# Extrait du document
###
Les rapports d’inspection sont communicables en n’y occultant que l’identité des personnes physiques et éventuellement des mentions protégées par le secret des affaires (sans plus de précision). Les craintes de sécurité et de préjudice ne sont pas caractérisées.
Vu la procédure suivante :
Par une requête et un mémoire, enregistrés les 18 décembre 2020 et 19 juillet 2021, M. A demande au tribunal :
1°) d’annuler la décision par laquelle le directeur départemental de la protection des populations de la Côte-d’Or (DDPP 21) a implicitement refusé de lui communiquer le dernier rapport d’inspection de chaque établissement d’expérimentation animale du département ;
2°) d’enjoindre au directeur départemental de la protection des populations de la Côte-d’Or (DDPP 21) de lui communiquer le dernier rapport d’inspection de chaque établissement d’expérimentation animale de son département, sans occultation des noms des établissements, des dates d’inspection et de rapport, des intitulés de la grille d’inspection, des niveaux de non-conformité, des passages entiers de commentaires, dans un délai de quinze jours à compter de la notification de la décision à intervenir, sous astreinte de 100 euros par jour de retard.
Il soutient, dans le dernier état de ses écritures, que :
– il abandonne le moyen tiré de l’incompétence territoriale du directeur départemental de la protection des populations de la Côte-d’Or ;
– la décision attaquée est entachée d’un défaut de motivation ;
– la décision attaquée est illégale, dès lors que les documents en cause sont communicables à toute personne qui en fait la demande, sous réserve de l’occultation éventuelle des mentions relevant des articles L. 311-5 et L. 311-6 du code des relations entre le public et l’administration ;
– sa demande ne revêt pas un caractère abusif ;
– la communication demandée n’est pas de nature à porter atteinte à la sécurité publique et à la sécurité des personnes ;
– la mention de l’identité des personnes morales et des personnes physiques n’est pas de nature à divulguer un comportement susceptible de leur porter préjudice ;
– la communication demandée n’est pas de nature à porter atteinte au secret des affaires.
Par un mémoire en défense, enregistré le 1er juillet 2021, le préfet de la Côte-d’Or conclut au rejet de la requête.
###
Entrées enregistrées:
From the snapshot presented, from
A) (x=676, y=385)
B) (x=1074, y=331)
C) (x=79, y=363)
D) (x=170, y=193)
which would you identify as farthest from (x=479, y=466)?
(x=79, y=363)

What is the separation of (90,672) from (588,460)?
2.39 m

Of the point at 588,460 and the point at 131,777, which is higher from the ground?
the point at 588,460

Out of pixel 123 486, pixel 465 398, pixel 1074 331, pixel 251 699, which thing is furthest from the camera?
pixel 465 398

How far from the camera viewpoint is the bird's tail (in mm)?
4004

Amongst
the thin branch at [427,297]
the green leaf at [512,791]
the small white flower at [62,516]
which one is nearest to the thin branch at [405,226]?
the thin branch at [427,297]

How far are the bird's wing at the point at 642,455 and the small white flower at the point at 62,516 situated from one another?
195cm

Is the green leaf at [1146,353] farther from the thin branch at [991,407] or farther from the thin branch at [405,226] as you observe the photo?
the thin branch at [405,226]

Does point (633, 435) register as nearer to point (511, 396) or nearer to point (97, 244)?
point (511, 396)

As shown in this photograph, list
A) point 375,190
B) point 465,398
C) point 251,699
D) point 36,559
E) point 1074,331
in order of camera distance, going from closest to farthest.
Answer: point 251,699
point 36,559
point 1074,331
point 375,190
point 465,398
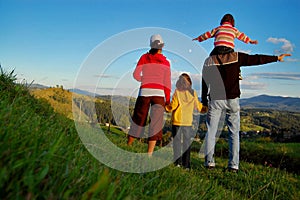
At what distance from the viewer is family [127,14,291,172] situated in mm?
6043

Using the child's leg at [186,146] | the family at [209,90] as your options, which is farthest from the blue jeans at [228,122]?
the child's leg at [186,146]

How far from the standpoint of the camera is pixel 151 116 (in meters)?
6.79

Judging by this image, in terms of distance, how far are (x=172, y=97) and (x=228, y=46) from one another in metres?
2.00

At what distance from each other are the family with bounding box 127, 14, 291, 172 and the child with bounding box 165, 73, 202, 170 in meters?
0.02

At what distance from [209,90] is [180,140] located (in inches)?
61.6

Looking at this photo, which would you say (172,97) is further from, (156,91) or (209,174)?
(209,174)

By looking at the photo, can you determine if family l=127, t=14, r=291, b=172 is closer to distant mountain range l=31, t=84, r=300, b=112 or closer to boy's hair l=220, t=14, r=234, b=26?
boy's hair l=220, t=14, r=234, b=26

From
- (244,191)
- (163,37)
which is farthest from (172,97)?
(244,191)

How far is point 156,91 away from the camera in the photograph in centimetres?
657

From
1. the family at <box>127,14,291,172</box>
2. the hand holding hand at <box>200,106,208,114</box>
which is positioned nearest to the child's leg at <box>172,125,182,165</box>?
the family at <box>127,14,291,172</box>

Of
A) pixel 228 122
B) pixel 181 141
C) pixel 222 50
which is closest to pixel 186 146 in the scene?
pixel 181 141

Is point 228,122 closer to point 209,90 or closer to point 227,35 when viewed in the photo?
point 209,90

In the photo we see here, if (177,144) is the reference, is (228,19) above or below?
above

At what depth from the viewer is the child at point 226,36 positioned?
20.0ft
###
# Liste des tâches
a: Résumez en deux phrases l'extrait de décision sur les rapports d'inspection.
b: Dans l'extrait de décision sur les rapports d'inspection, quelles mentions M. A demande-t-il de recevoir sans occultation ? Citez-les toutes.
c: Rédigez la suite de l'extrait de décision sur les rapports d'inspection, à partir de sa dernière phrase.
Les entrées ne servent à aucune des tâches.

# Réponses attendues
a: M. A demande au tribunal d'annuler le refus implicite du directeur départemental de la protection des populations de la Côte-d'Or de lui communiquer le dernier rapport d'inspection de chaque établissement d'expérimentation animale du département, et d'enjoindre à ce directeur de le lui communiquer sous astreinte. Le préfet de la Côte-d'Or conclut au rejet de la requête, tandis que le résumé placé en tête indique que ces rapports sont communicables en n'y occultant que l'identité des personnes physiques et éventuellement des mentions protégées par le secret des affaires.

b:
- les noms des établissements
- les dates d'inspection et de rapport
- les intitulés de la grille d'inspection
- les niveaux de non-conformité
- les passages entiers de commentaires

c:
Il soutient que :
– la DDPP 21 dispose effectivement des documents demandés par le requérant, de sorte qu’elle est compétent pour les communiquer ou refuser leur communication ;
– la demande de M. A présente un caractère abusif, dès lors qu’elle a pour effet de faire peser sur la DDPP 21 une charge disproportionnée au regard des moyens dont elle dispose ;
– les rapports d’inspection demandés ne peuvent être communiqués, compte tenu d’un contexte d’opposition forte à l’expérimentation animale et de la possibilité d’intrusions dans les établissements d’expérimentation ainsi identifiés, faisant courir un risque à la sécurité des personnes qui y travaillent, aux personnes morales concernées et à la sécurité publique en général ;
– dans un contexte de sensibilité sociétale accrue en matière de protection du bien-être animal, le fait pour une personne physique de travailler dans un établissement conduisant des expérimentations animales ou, pour une personne morale, d’accueillir une telle activité peut être interprété comme un comportement considéré en soi comme négatif, et ainsi porter préjudice aux personnes concernées ;
– les inspections étant essentiellement diligentées dans des établissements d’enseignement et de recherche ayant pour objet l’élaboration de nouveaux médicaments et protocoles de traitement, la communication des rapports d’inspections est susceptible de faire apparaître des informations qui, corrélées entre elles, peuvent être de nature à porter atteinte au secret commercial et industriel, dans le domaine de la recherche scientifique et médicale, alors même que les recherches conduites peuvent avoir pour objet le dépôt de brevets protégés ;
– dès lors qu’il est nécessaire d’occulter le nom des personnes physiques et morales et leurs coordonnées, les non-conformités relevées dans le rapport, ainsi que toute information liée au secret industriel et commercial, ces occultations font perdre tout sens aux rapports dont la communication était demandée.
Par une ordonnance du 4 août 2021, la clôture de l’instruction a été fixée au 27 août 2021 à 12 heures.
Des mémoires présentés par M. A ont été enregistrés les 29 septembre 2021, 3 janvier 2022 et 26 août 2022, soit postérieurement à la clôture de l’instruction, et n’ont pas été communiqués.
Vu :
– l’avis n° 20203214 du 29 octobre 2020 de la commission d’accès aux documents administratifs (CADA) ;
– les autres pièces du dossier.
Vu :
– le code des relations entre le public et l’administration ;
– le code de justice administrative.
Les parties ont été régulièrement averties du jour de l’audience.
Ont été entendus au cours de l’audience publique :
– le rapport de M. B,
– les conclusions de M. Puglierini, rapporteur public.
Les parties n’étaient ni présentes, ni représentées.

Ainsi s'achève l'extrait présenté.